StAX parser is converting the double quotes around attributes to single quotes in the data model used by XMLEventReader
. This is fine, but If I want to print back the XML, perhaps selecting only a fragment of the original XML, the output will not be the same.
Input file:
<root>
<mySubTrees>
<mySubTree>
<a property="target">
<aa>123</aa>
</a>
<b>456</b>
<c>789</c>
</mySubTree>
</mySubTrees>
</root>
Code:
@Test
public void test_getXmlFragment() throws Exception {
byte[] fileContent = getXMLBytes();
String xmlFragment = "";
XMLInputFactory factory = XMLInputFactory.newInstance();
XMLEventReader eventReader = factory.createXMLEventReader(new ByteArrayInputStream(fileContent));
while (eventReader.hasNext()) {
XMLEvent event = eventReader.nextEvent();
xmlFragment += event;
}
System.out.println(xmlFragment);
}
private byte[] getXMLBytes() throws IOException {
InputStream inputStream = this.getClass().getResource(PREFIX_XML_FILES + "/sss.xml").openStream();
byte[] fileContent = new byte[inputStream.available()];
inputStream.read(fileContent);
inputStream.close();
return fileContent;
}
Output:
<?xml version="null" encoding='UTF-8' standalone='no'?>
<root>
<mySubTrees>
<mySubTree>
<a property='target'>
<aa>123</aa>
</a>
<b>456</b>
<c>789</c>
</mySubTree>
</mySubTrees>
</root>
Desired Output:
<?xml version="null" encoding="UTF-8" standalone="no"?>
<root>
<mySubTrees>
<mySubTree>
<a property="target">
<aa>123</aa>
</a>
<b>456</b>
<c>789</c>
</mySubTree>
</mySubTrees>
</root>
Is there any way how to fine-tune this?
No.
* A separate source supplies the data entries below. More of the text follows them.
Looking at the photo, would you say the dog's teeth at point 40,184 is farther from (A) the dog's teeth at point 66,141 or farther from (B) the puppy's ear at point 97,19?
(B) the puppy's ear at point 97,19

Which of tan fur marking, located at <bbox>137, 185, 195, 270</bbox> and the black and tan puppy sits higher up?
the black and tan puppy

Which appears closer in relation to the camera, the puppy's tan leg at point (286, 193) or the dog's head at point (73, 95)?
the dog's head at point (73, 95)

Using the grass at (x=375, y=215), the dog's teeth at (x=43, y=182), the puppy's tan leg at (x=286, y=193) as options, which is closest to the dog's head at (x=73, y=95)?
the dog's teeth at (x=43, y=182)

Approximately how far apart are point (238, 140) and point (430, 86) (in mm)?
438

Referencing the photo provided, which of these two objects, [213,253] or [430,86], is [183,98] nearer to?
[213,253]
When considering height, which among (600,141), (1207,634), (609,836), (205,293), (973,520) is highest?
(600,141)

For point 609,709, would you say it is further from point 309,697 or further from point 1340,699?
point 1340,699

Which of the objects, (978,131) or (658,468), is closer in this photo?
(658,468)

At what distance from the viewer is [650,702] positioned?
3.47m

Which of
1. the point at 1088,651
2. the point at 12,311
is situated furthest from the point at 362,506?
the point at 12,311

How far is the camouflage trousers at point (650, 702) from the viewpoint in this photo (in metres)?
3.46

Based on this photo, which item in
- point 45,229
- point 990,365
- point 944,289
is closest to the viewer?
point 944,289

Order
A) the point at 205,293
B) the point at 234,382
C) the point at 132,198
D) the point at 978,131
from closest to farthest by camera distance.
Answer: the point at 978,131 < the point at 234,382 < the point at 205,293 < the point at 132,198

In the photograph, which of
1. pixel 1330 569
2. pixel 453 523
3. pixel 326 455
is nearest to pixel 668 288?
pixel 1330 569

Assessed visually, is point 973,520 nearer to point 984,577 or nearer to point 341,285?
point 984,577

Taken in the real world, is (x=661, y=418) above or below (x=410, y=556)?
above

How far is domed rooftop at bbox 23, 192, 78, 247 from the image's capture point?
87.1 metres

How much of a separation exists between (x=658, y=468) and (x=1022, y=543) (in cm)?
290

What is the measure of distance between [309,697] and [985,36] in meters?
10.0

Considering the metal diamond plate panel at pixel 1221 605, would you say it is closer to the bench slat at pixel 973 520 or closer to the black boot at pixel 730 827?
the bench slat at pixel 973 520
There is no difference between an attribute wrapped in single quotes or in double quotes, and it is an unreasonable requirement to demand a difference between the two.
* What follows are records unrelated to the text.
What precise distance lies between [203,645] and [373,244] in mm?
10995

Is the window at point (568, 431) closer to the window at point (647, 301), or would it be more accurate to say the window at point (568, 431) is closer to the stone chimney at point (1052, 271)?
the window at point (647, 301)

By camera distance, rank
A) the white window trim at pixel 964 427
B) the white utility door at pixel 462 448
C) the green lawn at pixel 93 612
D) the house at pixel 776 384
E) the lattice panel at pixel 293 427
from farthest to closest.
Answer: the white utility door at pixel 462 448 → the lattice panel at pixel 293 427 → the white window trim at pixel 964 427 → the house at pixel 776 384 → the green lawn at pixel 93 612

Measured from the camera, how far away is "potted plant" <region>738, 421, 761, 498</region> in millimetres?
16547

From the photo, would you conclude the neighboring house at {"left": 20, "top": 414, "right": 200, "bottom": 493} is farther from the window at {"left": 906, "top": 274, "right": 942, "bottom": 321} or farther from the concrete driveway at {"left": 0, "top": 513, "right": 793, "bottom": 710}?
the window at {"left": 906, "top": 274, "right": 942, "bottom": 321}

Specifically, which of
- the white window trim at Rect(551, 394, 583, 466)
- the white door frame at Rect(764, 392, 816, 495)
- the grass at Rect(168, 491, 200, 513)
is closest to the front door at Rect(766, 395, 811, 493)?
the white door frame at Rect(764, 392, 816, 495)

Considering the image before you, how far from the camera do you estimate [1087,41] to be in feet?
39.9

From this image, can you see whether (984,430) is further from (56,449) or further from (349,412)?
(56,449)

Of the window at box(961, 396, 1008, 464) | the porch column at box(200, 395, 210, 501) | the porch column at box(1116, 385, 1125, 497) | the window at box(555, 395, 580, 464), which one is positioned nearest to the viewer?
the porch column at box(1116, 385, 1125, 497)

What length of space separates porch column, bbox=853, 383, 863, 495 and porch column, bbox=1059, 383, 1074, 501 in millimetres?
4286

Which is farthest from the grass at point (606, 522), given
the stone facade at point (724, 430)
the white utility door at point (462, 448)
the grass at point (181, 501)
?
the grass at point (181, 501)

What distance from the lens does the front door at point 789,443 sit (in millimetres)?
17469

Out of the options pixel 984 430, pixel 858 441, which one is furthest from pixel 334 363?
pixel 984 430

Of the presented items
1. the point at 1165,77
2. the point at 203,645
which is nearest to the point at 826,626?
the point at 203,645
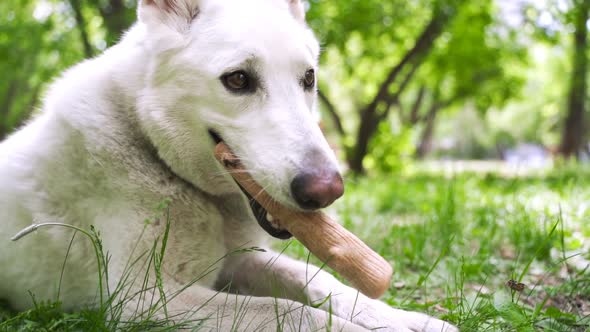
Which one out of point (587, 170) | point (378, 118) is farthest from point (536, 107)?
point (587, 170)

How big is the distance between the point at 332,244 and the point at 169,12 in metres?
1.29

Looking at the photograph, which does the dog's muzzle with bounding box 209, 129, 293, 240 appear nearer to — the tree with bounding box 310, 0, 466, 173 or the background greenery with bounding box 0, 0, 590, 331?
the background greenery with bounding box 0, 0, 590, 331

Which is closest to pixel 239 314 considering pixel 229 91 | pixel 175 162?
pixel 175 162

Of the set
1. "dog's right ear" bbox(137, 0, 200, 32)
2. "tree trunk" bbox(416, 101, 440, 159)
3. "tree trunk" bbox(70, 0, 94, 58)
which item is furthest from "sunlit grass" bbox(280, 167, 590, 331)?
"tree trunk" bbox(416, 101, 440, 159)

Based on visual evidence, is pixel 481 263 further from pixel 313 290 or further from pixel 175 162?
pixel 175 162

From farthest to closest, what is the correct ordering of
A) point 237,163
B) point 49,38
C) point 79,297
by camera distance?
point 49,38 → point 79,297 → point 237,163

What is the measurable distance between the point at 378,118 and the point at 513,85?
401 inches

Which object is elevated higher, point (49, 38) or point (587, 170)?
point (49, 38)

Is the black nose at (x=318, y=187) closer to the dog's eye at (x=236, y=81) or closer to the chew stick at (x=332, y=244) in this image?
the chew stick at (x=332, y=244)

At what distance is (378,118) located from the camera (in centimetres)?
1289

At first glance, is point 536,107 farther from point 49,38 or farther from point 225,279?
point 225,279

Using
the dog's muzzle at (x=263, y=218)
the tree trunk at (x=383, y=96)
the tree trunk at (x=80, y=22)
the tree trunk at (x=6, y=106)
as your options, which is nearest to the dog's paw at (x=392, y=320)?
the dog's muzzle at (x=263, y=218)

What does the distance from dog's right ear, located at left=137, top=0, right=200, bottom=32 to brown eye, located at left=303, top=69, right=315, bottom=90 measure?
1.89 feet

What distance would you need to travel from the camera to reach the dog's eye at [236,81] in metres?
2.02
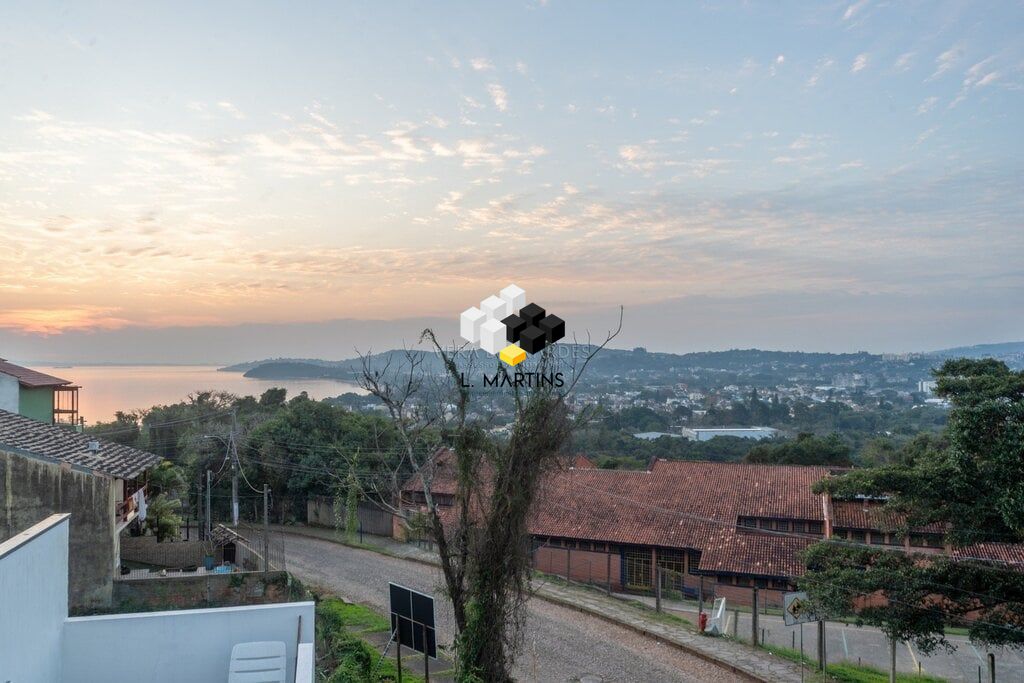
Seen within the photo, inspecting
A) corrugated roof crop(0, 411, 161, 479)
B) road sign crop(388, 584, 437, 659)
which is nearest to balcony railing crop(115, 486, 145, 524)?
corrugated roof crop(0, 411, 161, 479)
StAX's job is not to preserve the XML file syntax it is reading. StAX is a parser, its job is to relay the data model expressed in the XML it is reading. And it is doing this job perfectly.
A requirement like yours is likely to force you to write your own XML library, because you shouldn't have this requirement in the first place.